Interview mit David Claerbout
„Wirklichkeit ist für mich gesellschaftlich geformter Wahnsinn.“ (David Claerbout)
Gemeinsam präsentieren das Fotografie Forum Frankfurt, das Museum Angewandte Kunst und das MMK Museum für Moderne Kunst Frankfurt am Main die RAY 2015 Ausstellung IMAGINE REALITY. Im Rahmen der Triennale interviewen wir Künstlerinnen und Künstler der RAY 2015 Ausstellung IMAGINE REALITY. Den Auftakt macht der belgische Künstler David Claerbout (*1969, Kortrijk, Belgien), der mit den Medien Fotografie, Video, Sound, Malerei und digitale Kunst arbeitet. Sein Werk ist an der Schnittstelle zwischen Fotografie und Film einzuordnen.
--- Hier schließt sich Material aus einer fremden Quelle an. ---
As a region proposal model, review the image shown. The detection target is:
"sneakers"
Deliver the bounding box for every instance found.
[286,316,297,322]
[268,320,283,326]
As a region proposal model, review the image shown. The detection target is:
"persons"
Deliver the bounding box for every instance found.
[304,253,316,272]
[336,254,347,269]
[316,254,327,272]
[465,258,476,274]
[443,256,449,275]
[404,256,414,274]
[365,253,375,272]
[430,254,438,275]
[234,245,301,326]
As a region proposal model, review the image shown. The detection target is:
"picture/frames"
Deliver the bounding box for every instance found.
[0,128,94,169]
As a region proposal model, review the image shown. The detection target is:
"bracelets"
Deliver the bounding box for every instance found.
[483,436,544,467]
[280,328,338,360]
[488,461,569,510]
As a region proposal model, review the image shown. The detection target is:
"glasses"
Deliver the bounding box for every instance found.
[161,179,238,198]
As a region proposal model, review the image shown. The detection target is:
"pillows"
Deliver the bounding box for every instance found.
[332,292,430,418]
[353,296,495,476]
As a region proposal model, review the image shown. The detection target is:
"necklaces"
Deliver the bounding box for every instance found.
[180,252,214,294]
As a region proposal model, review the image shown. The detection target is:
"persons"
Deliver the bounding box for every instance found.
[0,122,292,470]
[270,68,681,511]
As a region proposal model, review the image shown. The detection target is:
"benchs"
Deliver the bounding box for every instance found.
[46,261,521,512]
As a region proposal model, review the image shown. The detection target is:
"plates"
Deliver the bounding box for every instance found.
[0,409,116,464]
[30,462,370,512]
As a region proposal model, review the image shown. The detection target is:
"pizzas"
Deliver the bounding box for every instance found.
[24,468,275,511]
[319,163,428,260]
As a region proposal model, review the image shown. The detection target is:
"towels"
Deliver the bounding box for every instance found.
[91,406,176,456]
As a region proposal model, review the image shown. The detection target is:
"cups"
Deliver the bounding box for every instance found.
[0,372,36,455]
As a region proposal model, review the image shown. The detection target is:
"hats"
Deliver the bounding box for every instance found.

Im Interview spricht er mit uns über zwei Arbeiten, die in der Ausstellung IMAGINE REALTIY zu sehen sind – „Travel“ und „Radio Piece (Hong Kong)“; letzteres entstand in Koproduktion mit RAY 2015. Der Künstler gibt uns einen Einblick in seine Ideenfindung und die Auswahlkriterien der verwendeten Medien.
RAY/MMK: Du arbeitest hauptsächlich als Videokünstler. Welche Bedeutung hat das Medium der Fotografie in deiner Arbeit?
DC: Ursprünglich war ich Maler, lange bevor ich mich mit Fotografie beschäftigt habe. Kino und Fotografie kamen später und ersteres ist überhaupt nicht meins. Ich finde, dass Kino eine Ideologie darstellt und ich lehne Ideologien auf das Schärfste ab.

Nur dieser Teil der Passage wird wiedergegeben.